Василий Дворцов - Манефа
— А с бурятами у русских в этих местах просто ножевые. Смешанных браков даже представить себе нельзя, что там, — даже после геологов метисов не осталось. Буряты здесь практически не знают лам, они здесь не столько буддисты, сколько шаманисты. Слыхали про религию бон? Тоже на свой лад староверы. Не зря же барон Унгерн именно здесь от красных уходил. Они его за своего великого шамана признавали. И сейчас молодёжь всё ещё Чингисханом бредит. Из благ цивилизации ценят только водку, мотоциклы и ружья. Живопись там, литература или балет просто вне их сознания, как проблемы какой-нибудь Альфа-центавры. И поэтому, когда вдруг появился посреди них одинокий русский, который с другими русскими не в общине, они даже немного ошалели. Ждали подвоха. Потом присмотрелись, стали понемногу пугать, пробовать на прочность: то стрельнут из тайги в окно, то лаек потравят. Не известно, чем бы дело кончилось, но тут я ненароком с их главным шаманом в санаторской столовой за одним столом оказался. На выборах случай был, тогда всех силой, не силой, но понуждали собраться возле урны. Забежал туда, сюда, пенсию получил и решил перекусить по-человечески, цивилизованно, с вилкой. Вижу — все столы забиты, а тут человек один сидит. Я и повернул к нему со своим подносом. Кто ж знал, что это сам Бадмаев. Сажусь напротив, здороваюсь, а он на меня даже не смотрит, глаза щёлочки, лицо огромное, каменное. Пробормотал он свои заклинания, покормил, как у них полагается, своих духов брызгами с пальцев, и начал есть. А что меня дёрнуло? Только я тоже вдруг перекрестился сам и перекрестил стол. И Бадмаев подавился. Стал задыхаться, покраснел и упал под стол. Хорошо в зале врачи были, откачали. Но все буряты вокруг поняли: мои «покровители» посильнее его. И с тех пор не трогают. Боятся, что заколдую, пока, по крайней мере… Вообще, это ещё одна великая ложь, что буддизм — мирная религия. Никакой этой пресловутой веротерпимости к другим у них нет, христиан они люто ненавидят, люто…
Обратно двигались медленно, нам с непривычки тяжело давался сыпучий подъём.

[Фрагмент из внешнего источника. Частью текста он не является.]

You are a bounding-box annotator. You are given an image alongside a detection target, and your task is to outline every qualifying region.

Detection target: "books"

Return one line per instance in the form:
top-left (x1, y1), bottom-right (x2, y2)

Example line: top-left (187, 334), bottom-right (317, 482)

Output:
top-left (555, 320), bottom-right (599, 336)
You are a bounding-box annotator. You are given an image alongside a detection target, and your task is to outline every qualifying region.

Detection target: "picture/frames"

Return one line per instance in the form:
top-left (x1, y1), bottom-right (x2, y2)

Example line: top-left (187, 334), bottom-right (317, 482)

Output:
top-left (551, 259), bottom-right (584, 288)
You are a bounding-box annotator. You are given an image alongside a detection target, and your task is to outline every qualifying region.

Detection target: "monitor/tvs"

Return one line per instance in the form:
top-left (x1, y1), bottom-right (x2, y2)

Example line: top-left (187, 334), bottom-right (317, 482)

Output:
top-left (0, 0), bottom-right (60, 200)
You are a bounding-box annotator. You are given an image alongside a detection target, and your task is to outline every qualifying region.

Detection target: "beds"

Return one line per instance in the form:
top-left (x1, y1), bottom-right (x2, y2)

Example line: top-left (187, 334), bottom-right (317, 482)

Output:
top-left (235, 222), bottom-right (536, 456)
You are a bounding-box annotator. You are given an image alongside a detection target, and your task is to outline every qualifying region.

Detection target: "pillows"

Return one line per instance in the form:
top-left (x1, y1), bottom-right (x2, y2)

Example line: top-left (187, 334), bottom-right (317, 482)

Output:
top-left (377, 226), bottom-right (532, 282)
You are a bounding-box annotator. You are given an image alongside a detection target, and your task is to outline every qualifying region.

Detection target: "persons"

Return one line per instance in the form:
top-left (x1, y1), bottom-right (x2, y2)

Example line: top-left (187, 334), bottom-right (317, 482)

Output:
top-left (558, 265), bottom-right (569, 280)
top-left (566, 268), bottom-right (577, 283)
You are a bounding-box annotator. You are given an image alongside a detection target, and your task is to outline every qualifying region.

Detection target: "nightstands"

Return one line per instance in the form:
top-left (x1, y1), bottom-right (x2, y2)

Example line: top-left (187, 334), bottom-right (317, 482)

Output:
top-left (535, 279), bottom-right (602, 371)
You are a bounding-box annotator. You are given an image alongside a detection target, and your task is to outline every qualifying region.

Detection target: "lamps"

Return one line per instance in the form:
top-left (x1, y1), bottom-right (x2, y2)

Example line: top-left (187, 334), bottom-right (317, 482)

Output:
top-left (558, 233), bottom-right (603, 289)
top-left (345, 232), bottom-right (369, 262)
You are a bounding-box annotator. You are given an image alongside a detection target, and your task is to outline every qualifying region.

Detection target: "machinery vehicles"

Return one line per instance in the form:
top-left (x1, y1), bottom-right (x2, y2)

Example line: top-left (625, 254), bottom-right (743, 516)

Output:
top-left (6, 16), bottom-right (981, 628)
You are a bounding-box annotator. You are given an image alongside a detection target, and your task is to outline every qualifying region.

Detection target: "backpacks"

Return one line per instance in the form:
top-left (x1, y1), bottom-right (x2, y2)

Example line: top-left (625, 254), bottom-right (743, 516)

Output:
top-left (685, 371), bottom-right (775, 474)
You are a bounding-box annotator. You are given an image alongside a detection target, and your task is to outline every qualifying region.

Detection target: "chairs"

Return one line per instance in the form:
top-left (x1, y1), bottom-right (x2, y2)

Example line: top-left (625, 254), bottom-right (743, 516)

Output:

Поэтому на верху седловины опять отдыхали, восторженно озираясь по сторонам на широко открывающиеся отсюда серо-голубые дали гигантских каменных волн. А Георгий не замолкал, доставая из своих тайников новые и новые откровения:
— Вот вы, оказывается, тоже в Молдавии были, и тоже в Кишинёве. А у меня там как раз самый главный перелом в жизни произошёл. То есть, я ещё долго внешне продолжал свою обычную жизнь, но именно там во мне родился кто-то новый, который постепенно рос и вытеснял прежнего. Пока однажды я вслух себе не сказал: я и есть этот я! Странно звучит? Но понятно… Я ведь офицер запаса. И не просто офицер, а контрразведчик, особист. Особо доверенный боец невидимого фронта с империализмом. С любой чуждой социализму идеологией. А в Кишинёве, и именно через Сынжеру, к вере пришёл. Это было в 1976 году. Да, я тогда закончил академию и угодил в Бессарабскую ссылку. Но моя невольная «экскурсия по Пушкинским местам» всё же гораздо была приятней, чем светившая «по Ленинским» в Сибири. Дело получилось так: моего шефа из Саратова, где после училища несколько лет служил и я, забрали преподавать в Москву, и он через год вытянул меня к себе на учёбу, с вариантом там и остаться. Да, Москва, Москва. Как много в этом звуке… Так как я человек абсолютно без совминовских родственных связей, то мой шанс сделать карьеру был один — диплом с отличием. Вот я и старался, грузил себя по полной. Режим расписал по минутам, тянул как олимпиец, без единой поблажки. Но ни одной четвёрки за всё время себе не позволил. Только отлично. Личная жизнь отсутствовала полностью. Что делала в это время моя супруга, меня совершенно не интересовало. То есть, мне казалась, что она, как жена офицера, просто обязана обеспечить мой тыл в такое напряжённое время. Хозяйство и ребёнок, опять же, как мне казалось, должны были быть на её плечах, пока я не сделаю этот свой прорыв. Мы же вместе мечтали о Москве…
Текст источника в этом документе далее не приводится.